26 Haziran günü evine yapılan baskın sırasında 3 buçuk saat boyunca işkenceye maruz kalan HDP Yerel Yönetimler Kurulu Üyesi Sevil Rojbin Çetin’e ait olan fotoğrafların kamuoyuna yansıması iktidarın işkenceyi topluma kanıksatma ve meşru gösterme gayretinden azade değildir. Sevil Rojbin Çetin saatlerce son derece ağır ve insanlık dışı muamelelerin öznesi olmuş; raporlarla belgelenen hadisenin iki bacakta köpek ısırması, belinde ayakkabı izi, dudağında patlama vücudunun farklı yerlerinde darp izi bırakılacak şekilde gerçekleştiği ortaya çıkmıştır. İki köpeğin “işkence aracı olarak” kullanılması, işkencenin insanlık dışı yanını göstermektedir. Çetin’in fiziki olarak son derece ağır işkenceye uğramasının dışında manevi varlığına yönelik açık saldırılar söz konusu olmuş, iktidarın kadına düşman bakış açısı burada da açığa çıkmıştır. Çetin’in yarı çıplak soyularak, gözleri kapalıyken fotoğraflarının çekilmesinin,  fotoğrafların hizmet edeceği amaçlar bakımındankişilik haklarına saldırı olduğu şüphesizdir. Tüm bunlara rağmen emniyet ve valilik tarafından yapılan Rojbin Çetin’in kaçma girişimi esnasında köpek saldırısının gerçekleştiği yönündeki açıklamaların ise durumu meşru gösterme gayretine dair olduğu açıktır.

İşkencenin sistematik bir duruma dönüşmesi ve işkence görüntülerinin kamuoyuna yansıtılmasının tüm toplum sindirme, baskı ve tehdit altına alma gibi anlamları da mevcuttur. İşkence uygulayıcıları ve işkenceye cevaz veren, meşru gösteren iradenin; tüm toplumu muhalif olmama, iktidardan yana durmaya zorladığı da kuşku götürmemektedir.
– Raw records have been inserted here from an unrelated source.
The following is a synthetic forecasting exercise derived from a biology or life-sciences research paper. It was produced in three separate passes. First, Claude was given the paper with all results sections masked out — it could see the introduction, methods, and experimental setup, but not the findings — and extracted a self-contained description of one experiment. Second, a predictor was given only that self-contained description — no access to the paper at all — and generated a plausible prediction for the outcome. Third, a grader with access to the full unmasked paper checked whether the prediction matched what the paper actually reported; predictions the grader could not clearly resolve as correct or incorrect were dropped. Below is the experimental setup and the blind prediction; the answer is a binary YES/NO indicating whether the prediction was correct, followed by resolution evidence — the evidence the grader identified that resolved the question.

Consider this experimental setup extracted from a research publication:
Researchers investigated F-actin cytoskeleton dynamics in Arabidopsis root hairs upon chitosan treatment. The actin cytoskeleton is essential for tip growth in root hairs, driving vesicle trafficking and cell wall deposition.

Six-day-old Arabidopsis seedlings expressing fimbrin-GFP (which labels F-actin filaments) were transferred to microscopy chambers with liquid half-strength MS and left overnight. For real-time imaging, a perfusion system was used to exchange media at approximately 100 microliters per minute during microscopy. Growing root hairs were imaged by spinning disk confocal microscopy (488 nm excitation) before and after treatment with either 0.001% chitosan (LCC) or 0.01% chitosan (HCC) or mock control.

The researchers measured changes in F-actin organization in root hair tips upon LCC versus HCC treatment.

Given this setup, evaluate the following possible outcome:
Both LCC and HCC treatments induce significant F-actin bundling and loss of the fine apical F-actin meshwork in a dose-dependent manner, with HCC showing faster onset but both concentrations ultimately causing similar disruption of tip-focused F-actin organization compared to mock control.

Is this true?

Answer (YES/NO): NO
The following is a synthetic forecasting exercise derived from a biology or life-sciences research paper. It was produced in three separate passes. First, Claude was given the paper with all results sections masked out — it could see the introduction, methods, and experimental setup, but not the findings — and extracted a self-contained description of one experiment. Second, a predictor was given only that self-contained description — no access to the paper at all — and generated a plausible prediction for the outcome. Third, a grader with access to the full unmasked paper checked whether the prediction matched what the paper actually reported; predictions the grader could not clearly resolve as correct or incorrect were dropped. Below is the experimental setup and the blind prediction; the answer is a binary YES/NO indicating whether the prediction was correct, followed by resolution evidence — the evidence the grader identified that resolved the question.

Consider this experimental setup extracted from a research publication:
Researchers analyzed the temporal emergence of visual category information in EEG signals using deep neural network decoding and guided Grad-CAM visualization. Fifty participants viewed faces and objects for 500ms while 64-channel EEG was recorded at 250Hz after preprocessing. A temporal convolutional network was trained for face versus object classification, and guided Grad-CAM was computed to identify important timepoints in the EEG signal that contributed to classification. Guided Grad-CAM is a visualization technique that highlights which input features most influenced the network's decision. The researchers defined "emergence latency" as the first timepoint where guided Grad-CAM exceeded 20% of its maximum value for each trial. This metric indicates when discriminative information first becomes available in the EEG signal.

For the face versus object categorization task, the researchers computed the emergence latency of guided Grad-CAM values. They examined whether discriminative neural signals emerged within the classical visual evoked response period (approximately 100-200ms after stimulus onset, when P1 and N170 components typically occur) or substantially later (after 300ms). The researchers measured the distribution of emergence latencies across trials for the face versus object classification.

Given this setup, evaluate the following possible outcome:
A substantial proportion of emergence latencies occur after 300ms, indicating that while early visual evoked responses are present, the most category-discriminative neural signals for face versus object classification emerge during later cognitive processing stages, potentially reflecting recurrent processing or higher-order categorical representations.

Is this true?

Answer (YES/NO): NO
Nitekim işkence uygulamalarının salt işkenceye uğrayan değil, geri kalan halk kesimi açısından da bir tehdit olduğu dikkatlerden kaçmamalıdır.

Neredeyse her gün cezaevlerinden işkence hadiselerine dair şikayetler gelmekte iken, işkencenin tüm topluma dayatıldığı olgusu işkencenin tüm topluma sirayet ettiği vakalarla sabittir. Son yıllarda yasa, kural ve norm denetiminden kaçınma, keyfilik, bilinçli ihmal gibi sebeplerle usul güvencelerinin ihlal edilmesi, gözaltı sürelerinin uzunluğu, izleme ve önleme mekanizmalarının işlevsiz kılınması ya da bağımsız izleme ve önlemenin hiç olmaması gibi sebeplerle resmi gözaltı merkezlerinde işkence ve diğer kötü muamele uygulamalarında ciddi bir artış görülmektedir. Sadece son  bir yıl içerisinde özellikle Urfa’da, Ankara’da birden çok kez, Antalya’da ya da İstanbul’da resmi gözaltı merkezlerinde yaşanan çok sayıda kaygı verici işkence uygulaması basına, mahkeme tutanaklarına, insan hakları kurumlarının raporlarına yansımıştır. 2019 yılında Türkiye İnsan Hakları Vakfı (TİHV)’na işkence ve kötü muameleye maruz kaldığı gerekçesiyle 908 kişi başvurmuştur. Türkiye’de doğrudan işkence ve diğer kötü muameleye maruz kaldığı için TİHV’e başvuran 838 kişiden 379’u (%45,2) emniyet müdürlükleri, 120’si (% 14,3) ise polis karakolu gibi resmi gözaltı merkezlerinde işkenceye maruz kaldıklarını ifade etmişlerdir. Ayrıca 214 (%25,5) kişi de kolluk güçlerinin gözaltı ve nakil araçlarında işkence ve diğer kötü muameleye maruz kalmış olduğunu dile getirmiştir. TİHV Dokümantasyon Merkezinin verilerine göre ise 2020 yılının ilk beş ayında resmi gözaltı yerlerinde 107 kişi işkence ve diğer kötü muameleye maruz kalmıştır.

Anayasa ve taraf olunan uluslararası akitler işkenceyi yasak kılmakta ise de bilhassa son zamanlarda artan hukuk dışı uygulamalar bu yasağın açıkça delindiğini göstermektedir. Açıklamış olduğumuz hususlar doğrultusunda parlamento çatısı altında kurulacak bir araştırma komisyonu marifetiyle işkenceye dair çalışmalar yürütülmesi ve acil önlemlerin belirlenmesi elzemdir.